(Stored data entries)
● ● ● ●
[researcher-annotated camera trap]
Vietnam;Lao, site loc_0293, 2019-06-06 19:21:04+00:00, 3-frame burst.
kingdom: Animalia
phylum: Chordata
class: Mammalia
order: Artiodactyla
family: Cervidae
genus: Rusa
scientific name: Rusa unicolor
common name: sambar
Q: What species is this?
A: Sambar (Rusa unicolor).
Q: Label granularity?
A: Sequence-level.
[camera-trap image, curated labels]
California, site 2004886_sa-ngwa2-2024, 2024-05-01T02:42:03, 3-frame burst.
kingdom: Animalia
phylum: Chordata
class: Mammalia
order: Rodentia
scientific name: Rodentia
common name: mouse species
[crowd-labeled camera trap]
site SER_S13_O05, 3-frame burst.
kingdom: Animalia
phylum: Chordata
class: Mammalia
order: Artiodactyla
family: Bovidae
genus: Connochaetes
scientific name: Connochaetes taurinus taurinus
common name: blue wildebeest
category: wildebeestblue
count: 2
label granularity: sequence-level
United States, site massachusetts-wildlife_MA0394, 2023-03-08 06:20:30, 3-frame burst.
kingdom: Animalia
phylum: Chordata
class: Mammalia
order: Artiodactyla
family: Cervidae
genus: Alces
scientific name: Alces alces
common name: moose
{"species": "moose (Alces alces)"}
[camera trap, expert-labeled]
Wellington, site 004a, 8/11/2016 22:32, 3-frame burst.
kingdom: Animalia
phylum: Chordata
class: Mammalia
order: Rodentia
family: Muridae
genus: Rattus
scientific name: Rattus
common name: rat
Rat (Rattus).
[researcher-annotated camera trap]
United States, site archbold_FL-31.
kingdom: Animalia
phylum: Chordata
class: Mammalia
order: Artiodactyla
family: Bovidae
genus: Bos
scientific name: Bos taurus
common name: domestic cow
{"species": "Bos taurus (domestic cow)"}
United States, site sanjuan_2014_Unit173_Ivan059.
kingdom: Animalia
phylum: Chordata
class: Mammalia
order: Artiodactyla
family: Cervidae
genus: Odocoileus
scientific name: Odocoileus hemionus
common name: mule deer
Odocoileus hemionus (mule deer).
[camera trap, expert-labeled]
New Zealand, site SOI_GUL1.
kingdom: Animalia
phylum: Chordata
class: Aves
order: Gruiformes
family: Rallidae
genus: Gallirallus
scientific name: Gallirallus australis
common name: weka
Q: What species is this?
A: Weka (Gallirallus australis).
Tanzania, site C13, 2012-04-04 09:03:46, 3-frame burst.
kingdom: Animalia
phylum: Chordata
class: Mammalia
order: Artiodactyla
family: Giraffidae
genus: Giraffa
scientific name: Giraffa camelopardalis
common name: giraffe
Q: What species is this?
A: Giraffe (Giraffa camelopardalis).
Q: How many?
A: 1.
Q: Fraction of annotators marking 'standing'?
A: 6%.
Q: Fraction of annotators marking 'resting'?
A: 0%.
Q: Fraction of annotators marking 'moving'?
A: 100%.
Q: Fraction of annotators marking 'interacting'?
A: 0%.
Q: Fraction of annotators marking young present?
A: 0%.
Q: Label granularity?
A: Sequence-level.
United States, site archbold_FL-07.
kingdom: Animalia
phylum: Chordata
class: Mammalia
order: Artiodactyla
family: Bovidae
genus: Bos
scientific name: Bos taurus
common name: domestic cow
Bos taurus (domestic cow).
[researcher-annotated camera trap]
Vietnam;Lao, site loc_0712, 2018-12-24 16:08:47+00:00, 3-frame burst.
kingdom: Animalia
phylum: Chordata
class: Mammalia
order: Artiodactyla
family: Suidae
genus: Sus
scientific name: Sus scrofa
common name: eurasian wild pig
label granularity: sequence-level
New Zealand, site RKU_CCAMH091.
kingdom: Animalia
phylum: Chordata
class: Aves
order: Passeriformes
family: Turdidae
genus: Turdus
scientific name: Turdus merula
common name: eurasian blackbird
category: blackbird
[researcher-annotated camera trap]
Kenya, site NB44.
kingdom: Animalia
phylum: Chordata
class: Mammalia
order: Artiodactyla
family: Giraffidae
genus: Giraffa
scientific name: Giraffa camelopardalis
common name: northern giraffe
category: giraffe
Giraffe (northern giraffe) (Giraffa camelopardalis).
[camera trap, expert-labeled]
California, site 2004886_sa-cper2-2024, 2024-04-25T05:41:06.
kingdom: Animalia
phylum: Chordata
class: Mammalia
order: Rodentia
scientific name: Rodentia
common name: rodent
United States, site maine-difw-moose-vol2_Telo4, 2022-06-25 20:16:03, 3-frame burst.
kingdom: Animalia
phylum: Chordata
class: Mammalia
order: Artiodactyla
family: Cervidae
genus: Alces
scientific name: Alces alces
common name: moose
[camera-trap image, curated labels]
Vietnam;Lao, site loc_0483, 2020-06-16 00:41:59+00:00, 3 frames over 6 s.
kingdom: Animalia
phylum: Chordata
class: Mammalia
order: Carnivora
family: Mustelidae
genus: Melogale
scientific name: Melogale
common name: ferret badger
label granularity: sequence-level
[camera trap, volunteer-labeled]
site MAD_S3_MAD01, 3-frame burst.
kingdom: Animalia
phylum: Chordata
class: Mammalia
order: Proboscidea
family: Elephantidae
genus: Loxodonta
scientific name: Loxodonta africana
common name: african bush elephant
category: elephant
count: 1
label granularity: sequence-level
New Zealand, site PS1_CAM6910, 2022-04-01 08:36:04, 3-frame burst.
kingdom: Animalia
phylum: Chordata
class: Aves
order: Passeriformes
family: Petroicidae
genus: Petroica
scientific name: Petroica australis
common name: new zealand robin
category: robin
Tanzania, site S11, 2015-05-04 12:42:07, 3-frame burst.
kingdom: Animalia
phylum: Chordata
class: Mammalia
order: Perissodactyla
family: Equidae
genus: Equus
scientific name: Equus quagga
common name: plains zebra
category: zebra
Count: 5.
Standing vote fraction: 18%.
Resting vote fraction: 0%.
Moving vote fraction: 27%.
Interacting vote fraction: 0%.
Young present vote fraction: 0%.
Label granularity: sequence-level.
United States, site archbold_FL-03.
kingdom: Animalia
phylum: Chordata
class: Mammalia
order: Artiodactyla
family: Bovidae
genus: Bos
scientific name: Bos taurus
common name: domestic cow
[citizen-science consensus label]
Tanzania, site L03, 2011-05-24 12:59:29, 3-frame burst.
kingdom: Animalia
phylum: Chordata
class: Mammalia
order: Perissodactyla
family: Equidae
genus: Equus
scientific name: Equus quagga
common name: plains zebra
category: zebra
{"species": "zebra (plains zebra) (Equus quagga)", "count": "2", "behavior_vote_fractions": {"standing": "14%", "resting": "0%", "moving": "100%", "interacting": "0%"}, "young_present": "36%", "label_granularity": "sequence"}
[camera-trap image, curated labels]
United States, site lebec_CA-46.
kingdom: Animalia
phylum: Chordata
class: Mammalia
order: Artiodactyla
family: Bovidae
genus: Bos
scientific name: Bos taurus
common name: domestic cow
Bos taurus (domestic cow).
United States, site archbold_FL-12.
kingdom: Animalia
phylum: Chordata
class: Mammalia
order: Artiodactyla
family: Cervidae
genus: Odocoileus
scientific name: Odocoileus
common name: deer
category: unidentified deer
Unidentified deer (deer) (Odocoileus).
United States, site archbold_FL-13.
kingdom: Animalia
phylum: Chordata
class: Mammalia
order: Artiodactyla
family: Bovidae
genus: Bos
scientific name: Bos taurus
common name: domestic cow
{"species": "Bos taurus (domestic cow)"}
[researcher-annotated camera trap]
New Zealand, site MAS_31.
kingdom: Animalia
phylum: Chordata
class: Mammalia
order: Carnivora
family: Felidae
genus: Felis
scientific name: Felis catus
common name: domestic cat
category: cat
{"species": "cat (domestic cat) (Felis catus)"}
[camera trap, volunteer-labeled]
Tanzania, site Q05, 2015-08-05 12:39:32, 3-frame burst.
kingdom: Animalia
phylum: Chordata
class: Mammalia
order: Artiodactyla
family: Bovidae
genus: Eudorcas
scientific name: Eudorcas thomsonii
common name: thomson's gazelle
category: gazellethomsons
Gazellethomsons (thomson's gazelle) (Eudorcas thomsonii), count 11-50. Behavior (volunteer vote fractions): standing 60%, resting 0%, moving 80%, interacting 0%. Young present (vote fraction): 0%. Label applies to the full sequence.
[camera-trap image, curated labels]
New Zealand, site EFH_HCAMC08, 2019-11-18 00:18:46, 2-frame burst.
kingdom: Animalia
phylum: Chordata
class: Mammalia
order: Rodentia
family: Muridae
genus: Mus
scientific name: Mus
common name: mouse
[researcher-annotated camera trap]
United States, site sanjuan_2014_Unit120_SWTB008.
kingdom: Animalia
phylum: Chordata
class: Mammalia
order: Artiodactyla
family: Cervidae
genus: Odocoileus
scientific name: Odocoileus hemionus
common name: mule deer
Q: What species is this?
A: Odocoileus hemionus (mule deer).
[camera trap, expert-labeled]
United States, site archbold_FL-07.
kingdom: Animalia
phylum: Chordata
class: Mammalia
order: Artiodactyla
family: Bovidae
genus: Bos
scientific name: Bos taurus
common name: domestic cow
● ● ● ●
From the first line of the entries above to the line with "scientific name: Rusa unicolor", please return every line exactly, keeping both ends.

Task result:
[researcher-annotated camera trap]
Vietnam;Lao, site loc_0293, 2019-06-06 19:21:04+00:00, 3-frame burst.
kingdom: Animalia
phylum: Chordata
class: Mammalia
order: Artiodactyla
family: Cervidae
genus: Rusa
scientific name: Rusa unicolor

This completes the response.